━━━ Selected excerpt

Healthcare costs, Massachusetts
National healthcare reform may or may not be on the ropes, depending on which prognosticator is weighing in, but when it comes to healthcare reform in Massachusetts, one thing is for certain—just like Rocky Balboa, the state just keeps on swinging.
Massachusetts first made history in 2006, when it passed near-universal healthcare reform designed to dramatically improve healthcare access. Now, the state stands on the cusp of passing major healthcare cost-control legislation, something lawmakers have been targeting since before the ink dried in 2006 from then-Gov. Mitt Romney’s signature. State lawmakers always said they tackled the “easy” part first, and the ensuing years featured a mixture of spiraling costs, trying financial times and infighting among competing interests. However, despite differences that often spilled over into the public eye—such as when insurers went toe-to-toe with current Democratic Gov. Deval Patrick over premium increases—Massachusetts groups have a way of working through issues when it comes to healthcare and ending up close to the same page—if not exactly on it. Kind of like a healthcare version of The Avengers.
In the past week, both the Massachusetts House and Senate unveiled sweeping legislation designed to curb healthcare costs, which have been rising around 6.7 percent to 8 percent annually in the state. However, while they do take some similar paths to get there—such as bundled payments and global contracting rather than fee-for-service—there are differences. For instance, the House bill in general has more aggressive oversight of the healthcare industry, while the Senate’s version puts more of a focus on “market-based solutions.” Also, the House bill ties healthcare costs to the general growth of the state’s gross state product, minus a half-percent. The Senate bill seeks only to require healthcare costs grow at the same rate of the economy, around 3.7 percent annually. And those pricey academic medical centers in the state? They’d be hit with a luxury tax in the House bill, if it is determined high prices aren’t paired with above-average quality. The Senate would only require such providers file comprehensive performance improvement plans.

━━━━━━
━━━ Extracted records

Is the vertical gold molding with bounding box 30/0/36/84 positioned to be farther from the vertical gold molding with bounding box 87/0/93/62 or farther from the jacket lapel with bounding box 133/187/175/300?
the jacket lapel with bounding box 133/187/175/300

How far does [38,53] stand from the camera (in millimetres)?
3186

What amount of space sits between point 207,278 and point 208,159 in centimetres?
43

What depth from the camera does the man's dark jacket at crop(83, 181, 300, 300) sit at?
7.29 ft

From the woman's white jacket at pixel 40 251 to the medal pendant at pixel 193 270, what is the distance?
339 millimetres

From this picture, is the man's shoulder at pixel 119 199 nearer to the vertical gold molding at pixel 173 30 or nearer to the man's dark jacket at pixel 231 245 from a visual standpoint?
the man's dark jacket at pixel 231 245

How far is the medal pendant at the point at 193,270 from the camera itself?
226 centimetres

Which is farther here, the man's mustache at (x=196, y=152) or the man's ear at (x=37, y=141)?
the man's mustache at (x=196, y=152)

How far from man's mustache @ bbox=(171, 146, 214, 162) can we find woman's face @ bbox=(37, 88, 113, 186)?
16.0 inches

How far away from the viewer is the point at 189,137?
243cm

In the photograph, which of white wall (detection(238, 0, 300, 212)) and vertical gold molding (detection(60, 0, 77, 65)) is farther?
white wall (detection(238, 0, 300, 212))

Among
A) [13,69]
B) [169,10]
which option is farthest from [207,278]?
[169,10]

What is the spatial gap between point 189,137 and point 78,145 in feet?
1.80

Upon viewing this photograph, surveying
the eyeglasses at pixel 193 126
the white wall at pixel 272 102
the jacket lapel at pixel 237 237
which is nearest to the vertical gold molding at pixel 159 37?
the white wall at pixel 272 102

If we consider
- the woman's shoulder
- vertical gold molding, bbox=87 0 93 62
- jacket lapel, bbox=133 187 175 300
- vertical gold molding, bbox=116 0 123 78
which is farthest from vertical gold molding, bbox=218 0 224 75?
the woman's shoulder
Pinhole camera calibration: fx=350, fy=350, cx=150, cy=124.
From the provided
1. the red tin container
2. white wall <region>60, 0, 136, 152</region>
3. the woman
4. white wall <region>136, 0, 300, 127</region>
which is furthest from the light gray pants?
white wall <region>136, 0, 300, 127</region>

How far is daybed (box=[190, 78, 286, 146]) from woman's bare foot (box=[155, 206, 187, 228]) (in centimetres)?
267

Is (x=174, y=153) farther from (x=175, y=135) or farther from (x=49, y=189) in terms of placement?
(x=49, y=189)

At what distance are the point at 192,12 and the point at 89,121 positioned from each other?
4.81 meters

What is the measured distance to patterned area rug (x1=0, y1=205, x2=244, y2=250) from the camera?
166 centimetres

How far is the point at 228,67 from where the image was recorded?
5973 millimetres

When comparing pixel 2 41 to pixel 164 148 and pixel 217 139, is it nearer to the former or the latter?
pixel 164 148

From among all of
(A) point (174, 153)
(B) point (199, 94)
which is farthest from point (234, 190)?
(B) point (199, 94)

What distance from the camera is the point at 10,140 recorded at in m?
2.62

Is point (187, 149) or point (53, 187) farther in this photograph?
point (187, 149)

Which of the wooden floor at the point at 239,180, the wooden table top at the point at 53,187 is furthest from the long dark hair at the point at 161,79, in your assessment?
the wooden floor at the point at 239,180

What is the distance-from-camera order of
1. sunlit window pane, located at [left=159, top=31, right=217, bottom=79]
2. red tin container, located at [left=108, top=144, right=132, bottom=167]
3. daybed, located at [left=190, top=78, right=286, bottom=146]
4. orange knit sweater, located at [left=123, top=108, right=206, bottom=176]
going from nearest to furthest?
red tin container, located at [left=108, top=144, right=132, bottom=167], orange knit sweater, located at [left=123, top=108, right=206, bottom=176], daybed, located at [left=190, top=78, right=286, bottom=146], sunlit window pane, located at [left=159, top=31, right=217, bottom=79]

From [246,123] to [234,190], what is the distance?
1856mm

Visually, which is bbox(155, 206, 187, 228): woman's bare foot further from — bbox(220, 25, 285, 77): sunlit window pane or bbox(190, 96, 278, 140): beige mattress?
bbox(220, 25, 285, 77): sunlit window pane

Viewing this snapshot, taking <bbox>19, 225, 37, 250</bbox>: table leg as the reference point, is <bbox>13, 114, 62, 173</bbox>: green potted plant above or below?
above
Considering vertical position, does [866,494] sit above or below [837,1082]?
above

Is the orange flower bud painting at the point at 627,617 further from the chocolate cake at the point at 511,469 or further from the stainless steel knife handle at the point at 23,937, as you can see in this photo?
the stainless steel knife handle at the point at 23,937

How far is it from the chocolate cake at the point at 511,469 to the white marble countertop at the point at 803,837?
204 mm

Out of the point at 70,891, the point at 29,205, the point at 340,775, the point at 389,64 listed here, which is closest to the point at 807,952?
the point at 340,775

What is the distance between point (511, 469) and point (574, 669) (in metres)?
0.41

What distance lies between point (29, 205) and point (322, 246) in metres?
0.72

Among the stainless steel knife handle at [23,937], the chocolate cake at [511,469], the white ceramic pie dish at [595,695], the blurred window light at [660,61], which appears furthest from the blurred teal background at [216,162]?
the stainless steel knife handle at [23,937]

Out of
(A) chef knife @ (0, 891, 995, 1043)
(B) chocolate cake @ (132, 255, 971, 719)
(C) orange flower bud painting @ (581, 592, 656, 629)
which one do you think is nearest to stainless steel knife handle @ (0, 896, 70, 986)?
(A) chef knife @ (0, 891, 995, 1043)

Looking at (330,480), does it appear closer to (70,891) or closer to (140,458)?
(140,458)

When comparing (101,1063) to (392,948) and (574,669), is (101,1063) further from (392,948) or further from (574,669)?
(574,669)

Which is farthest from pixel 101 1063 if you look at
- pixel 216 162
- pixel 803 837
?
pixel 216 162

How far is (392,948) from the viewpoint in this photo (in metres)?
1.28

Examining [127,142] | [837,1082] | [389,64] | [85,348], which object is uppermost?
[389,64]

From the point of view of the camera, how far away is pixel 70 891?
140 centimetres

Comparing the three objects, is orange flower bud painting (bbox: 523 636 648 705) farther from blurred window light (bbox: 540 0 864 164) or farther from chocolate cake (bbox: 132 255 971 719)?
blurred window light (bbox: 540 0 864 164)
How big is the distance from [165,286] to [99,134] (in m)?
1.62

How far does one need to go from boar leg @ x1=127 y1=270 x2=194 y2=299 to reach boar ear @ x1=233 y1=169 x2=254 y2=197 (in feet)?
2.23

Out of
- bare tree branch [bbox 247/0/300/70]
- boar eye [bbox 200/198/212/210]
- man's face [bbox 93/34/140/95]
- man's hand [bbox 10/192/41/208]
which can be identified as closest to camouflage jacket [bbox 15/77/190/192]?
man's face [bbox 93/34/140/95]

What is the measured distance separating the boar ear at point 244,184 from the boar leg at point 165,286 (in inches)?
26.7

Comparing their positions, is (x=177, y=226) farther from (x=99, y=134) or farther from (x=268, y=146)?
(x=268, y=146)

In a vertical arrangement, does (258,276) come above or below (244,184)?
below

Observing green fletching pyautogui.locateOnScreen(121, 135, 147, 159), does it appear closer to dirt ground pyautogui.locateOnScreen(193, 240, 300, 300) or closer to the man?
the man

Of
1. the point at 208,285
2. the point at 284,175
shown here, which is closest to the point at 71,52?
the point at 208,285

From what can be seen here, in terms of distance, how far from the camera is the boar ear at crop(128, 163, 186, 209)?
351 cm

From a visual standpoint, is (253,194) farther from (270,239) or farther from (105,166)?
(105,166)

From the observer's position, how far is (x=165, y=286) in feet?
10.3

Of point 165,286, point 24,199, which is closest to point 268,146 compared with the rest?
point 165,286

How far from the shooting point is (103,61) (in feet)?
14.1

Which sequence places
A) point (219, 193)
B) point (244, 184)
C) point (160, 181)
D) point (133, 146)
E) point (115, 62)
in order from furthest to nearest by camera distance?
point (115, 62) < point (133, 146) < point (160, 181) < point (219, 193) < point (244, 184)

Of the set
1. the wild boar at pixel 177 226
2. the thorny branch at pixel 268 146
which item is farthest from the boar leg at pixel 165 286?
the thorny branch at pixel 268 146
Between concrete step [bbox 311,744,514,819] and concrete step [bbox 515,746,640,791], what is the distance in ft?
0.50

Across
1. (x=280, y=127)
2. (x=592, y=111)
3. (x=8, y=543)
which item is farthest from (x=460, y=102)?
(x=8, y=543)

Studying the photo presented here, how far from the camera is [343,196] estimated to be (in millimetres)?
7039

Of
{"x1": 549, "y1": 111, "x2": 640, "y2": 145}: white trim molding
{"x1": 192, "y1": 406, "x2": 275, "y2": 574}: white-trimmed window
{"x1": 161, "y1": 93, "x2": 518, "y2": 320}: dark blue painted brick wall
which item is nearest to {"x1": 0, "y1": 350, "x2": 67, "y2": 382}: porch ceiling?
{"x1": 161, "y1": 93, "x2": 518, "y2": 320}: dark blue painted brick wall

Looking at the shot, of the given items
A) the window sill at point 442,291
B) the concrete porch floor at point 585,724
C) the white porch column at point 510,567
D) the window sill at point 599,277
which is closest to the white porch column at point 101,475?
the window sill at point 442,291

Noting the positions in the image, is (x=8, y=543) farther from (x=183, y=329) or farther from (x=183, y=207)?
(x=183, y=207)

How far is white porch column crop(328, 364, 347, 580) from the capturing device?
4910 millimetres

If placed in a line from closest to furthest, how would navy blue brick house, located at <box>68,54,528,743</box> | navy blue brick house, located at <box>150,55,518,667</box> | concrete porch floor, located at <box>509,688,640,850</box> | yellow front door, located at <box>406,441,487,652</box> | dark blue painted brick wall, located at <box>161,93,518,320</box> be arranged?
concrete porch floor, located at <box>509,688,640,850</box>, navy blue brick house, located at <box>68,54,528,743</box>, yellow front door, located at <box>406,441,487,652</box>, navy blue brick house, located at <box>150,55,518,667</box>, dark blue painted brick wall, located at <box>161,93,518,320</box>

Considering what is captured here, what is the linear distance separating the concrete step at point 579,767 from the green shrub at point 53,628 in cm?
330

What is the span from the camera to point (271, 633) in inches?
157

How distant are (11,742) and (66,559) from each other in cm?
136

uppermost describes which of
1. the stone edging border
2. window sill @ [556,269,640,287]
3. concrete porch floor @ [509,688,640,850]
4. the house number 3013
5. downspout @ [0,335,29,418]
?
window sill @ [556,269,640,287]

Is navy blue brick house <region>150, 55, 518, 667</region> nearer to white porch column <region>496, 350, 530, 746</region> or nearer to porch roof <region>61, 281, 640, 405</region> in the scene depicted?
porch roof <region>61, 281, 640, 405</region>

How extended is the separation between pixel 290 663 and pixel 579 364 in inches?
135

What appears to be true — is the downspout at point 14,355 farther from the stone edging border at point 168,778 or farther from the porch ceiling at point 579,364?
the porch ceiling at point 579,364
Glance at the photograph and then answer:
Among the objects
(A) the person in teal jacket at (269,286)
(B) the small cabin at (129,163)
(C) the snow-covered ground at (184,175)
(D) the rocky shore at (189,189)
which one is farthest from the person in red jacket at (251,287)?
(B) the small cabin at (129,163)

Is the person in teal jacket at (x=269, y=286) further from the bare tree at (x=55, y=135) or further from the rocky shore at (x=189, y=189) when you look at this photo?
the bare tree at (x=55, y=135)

━━━━━━

## Work request 1
Reproduce the part of the article on Massachusetts healthcare costs between "Healthcare costs, Massachusetts" and "keeps on swinging.", inclusive.
## Work request 2
Write what comes next in the article on Massachusetts healthcare costs, starting after its final sentence.
None of the records is needed for the work here.

## Result 1
Healthcare costs, Massachusetts
National healthcare reform may or may not be on the ropes, depending on which prognosticator is weighing in, but when it comes to healthcare reform in Massachusetts, one thing is for certain—just like Rocky Balboa, the state just keeps on swinging.

## Result 2
So obviously, there is a long way to go before Gov. Patrick can hold his own signing ceremony, akin to the one Romney held six years ago. The two legislative bodies must hammer out their differences, and look for the final bill to more closely mirror the Senate version, though compromises will be made. Still, it will be a significant achievement and one that also paints a picture of the true challenges of significant healthcare reform. Opening up access is not enough, if it doesn’t come with some form of payment reform and cost-control. Massachusetts officials knew this back in 2006, of course, but—just like Rocky—they were prepared to go the distance.